Le triomphe des idées indoues sur la civilisation javanaise primitive explique pourquoi le Kanda nous montre sans cesse ces divinités indigènes dans un état de subordination et d’infériorité. Le dieu javanais Watou Gounong[1] est la personnification la plus remarquable de cette lutte nationale contre un culte étranger. Sa légende, racontée dans le Kanda, est fondée sur un mythe tout astronomique et se lie évidemment aux cycles usités dans l’ancien calendrier javanais.
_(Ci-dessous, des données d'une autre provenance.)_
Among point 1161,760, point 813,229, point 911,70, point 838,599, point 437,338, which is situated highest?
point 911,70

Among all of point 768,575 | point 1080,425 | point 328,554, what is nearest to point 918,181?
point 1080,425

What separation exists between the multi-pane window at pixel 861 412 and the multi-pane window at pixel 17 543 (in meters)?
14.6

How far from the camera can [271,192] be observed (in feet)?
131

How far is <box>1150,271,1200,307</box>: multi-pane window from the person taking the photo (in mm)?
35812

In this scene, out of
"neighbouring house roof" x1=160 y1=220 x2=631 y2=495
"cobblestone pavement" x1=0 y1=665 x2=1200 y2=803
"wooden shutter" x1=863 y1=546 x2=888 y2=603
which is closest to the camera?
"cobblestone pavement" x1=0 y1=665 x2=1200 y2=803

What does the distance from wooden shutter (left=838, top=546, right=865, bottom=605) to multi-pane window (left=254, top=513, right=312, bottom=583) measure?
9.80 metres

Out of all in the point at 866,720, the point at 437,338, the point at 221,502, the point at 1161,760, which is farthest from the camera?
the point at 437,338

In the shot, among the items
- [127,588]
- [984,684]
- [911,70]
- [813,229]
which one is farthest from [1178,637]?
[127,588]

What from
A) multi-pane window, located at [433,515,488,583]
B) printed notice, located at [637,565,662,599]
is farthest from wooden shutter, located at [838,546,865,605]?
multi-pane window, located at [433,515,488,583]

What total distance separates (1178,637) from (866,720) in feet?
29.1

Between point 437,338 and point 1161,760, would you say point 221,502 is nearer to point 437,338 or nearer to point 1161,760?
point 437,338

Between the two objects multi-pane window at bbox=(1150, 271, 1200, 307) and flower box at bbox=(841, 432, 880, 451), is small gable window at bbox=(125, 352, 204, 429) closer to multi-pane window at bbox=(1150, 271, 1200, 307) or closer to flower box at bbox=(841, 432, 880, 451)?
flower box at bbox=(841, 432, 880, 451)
« Il y avait une femme nommée Sinta qui vivait sur la terre, et qui avait une jeune sœur nommée Landap. Une nuit elle rêva qu’elle était couchée à côté d’un pandit (docteur) nommé Rési Gana. Quelques mois après elle se trouva enceinte, et au bout du neuvième elle donna le jour à un enfant mâle d’une rare beauté. Celui-ci, en grandissant, manifesta un caractère violent et indomptable. Un jour qu’il avait excité au plus haut point la colère de sa mère, elle le frappa sur la tête d’un coup si fort, qu’il s’enfuit dans les bois, où plus tard il se fit ermite. Ayant terminé sa pénitence, il vint au pays de Djiling Wési (l’une des anciennes capitales de l’empire javanais), et là, dans une querelle, ayant tué le roi, il monta sur le trône à sa place et devint bientôt un souverain puissant. Il n’était pas encore marié, lorsque sa mère et Landap vinrent à Djiling Wési. Ne les reconnaissant pas et frappé seulement de leur beauté, il les épousa toutes deux. Il avait eu déjà vingt-sept enfans de sa mère Sinta, lorsqu’un jour celle-ci le reconnut à la blessure qu’elle lui

  1. Ce nom signifie Pierre de la Montagne, et fut donné à Watou Gounong parce qu’en faisant pénitence sur une montagne, il était resté immobile comme une pierre pendant de longues années. La rigueur de ses austérités lui avait mérité la force et le pouvoir surnaturels dont il était doué et le privilége d’être invulnérable.